In September 2013, they raised $10.33 million, the largest contributor to such being wealthy ophthalmologist (and NNVC member of the board of directors as of May 2013!) Dr. Milton Boniuk. Not included in the announcement was the fact that NNVC had been paying Dr. Boniuk’s sister, Vivian, a 73-year-old ophthalmologist in Great Neck, N.Y., to do preclinical work in animal studies for a conjunctivitis drug. In other words, NNVC hired the sister of one of its board members to do clinical work that she clearly does not specialize in. She has not published a single paper about any of these animal studies.
In January of this year, they raised another $20 million, which, they said, will get them through Phase I and II of human clinical studies for their injectable FluCide drug. (The oral version, it seems, will have to wait, despite the “much larger market.” Priorities, people!) And on it goes. All told, this company burned through $46.3 million in cash by year-end 2013 with not a lot to show for it. NNVC recently claimed they had enough cash to get them through Dec. 31, 2015. Let’s see if they make it that far.
DID I MENTION THAT IN THE FIRST SEVEN YEARS OF its existence, the company failed to hold a properly-noticed meeting of shareholders for the purpose of electing directors?
Or that in mid-March, they put out a press release denying a rumor on website Seeking Alpha that an unknown acquirer had valued the company between $2.25 billion to $4.5 billion? The numbers were patently absurd, and the same afternoon, I was compelled to issue my own press release denying the persistent rumors that Scarlett Johansson and I have been secretly dating.

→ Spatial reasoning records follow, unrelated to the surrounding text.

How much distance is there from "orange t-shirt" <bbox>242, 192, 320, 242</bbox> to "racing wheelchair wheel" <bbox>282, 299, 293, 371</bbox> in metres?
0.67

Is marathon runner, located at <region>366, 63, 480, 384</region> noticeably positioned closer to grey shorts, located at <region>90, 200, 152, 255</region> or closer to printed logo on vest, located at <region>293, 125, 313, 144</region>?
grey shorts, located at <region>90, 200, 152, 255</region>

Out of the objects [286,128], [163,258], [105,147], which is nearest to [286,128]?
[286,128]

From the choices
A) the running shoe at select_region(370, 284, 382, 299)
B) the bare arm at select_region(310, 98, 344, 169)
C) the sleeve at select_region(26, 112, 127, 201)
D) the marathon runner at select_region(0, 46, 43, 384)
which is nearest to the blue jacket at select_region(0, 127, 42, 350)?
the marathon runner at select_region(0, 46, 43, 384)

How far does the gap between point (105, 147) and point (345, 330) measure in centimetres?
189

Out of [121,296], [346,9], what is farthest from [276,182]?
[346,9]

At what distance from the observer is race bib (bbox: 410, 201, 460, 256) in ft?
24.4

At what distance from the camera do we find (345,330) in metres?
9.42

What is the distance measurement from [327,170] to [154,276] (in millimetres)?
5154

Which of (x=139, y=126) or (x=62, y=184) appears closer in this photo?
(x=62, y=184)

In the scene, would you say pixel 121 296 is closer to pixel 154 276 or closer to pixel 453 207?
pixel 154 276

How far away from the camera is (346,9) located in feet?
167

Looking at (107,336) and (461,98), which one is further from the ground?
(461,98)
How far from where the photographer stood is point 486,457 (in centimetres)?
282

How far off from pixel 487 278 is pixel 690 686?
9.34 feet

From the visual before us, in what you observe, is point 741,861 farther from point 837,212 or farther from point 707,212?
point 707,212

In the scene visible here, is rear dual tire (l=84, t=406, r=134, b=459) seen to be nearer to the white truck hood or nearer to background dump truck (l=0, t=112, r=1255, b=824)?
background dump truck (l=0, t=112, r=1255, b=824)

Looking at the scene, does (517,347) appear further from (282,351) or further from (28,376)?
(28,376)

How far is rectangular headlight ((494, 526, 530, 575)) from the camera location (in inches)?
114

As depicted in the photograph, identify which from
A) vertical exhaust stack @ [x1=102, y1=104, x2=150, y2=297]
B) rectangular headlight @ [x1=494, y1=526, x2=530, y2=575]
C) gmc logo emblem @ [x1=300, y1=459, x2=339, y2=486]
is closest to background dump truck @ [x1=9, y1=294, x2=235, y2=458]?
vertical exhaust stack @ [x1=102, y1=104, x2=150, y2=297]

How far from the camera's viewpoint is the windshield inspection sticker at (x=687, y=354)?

have any idea if any of Nanoviricide’s drug candidates do hold any legitimate promise. Of course, no one else does either, as they’ve published no papers on them, and they’re hasn’t been a single FDA trial of anything they make. Or will never make. It all brings to mind a certain song lyric: “The only thing we knew for sure about Henry Porter was that his name wasn’t Henry Porter.”
“Our drug development costs have been substantially lower than industry standards so far because of our rapid drug development platform technology,” says NNVC. By my understanding, drug development costs are best measured once a drug has hit a milestone such as F.D.A. approval or, barring that, entry into F.D.A. trials. None of NanoViricides’ drug candidates have hit either. Considered in that light, my own development efforts for a flu vaccine are as far along as theirs, and I haven’t spent a dime. All I need now is a Real Housewife of Beverly Hills, and I’ll be ready to save us all.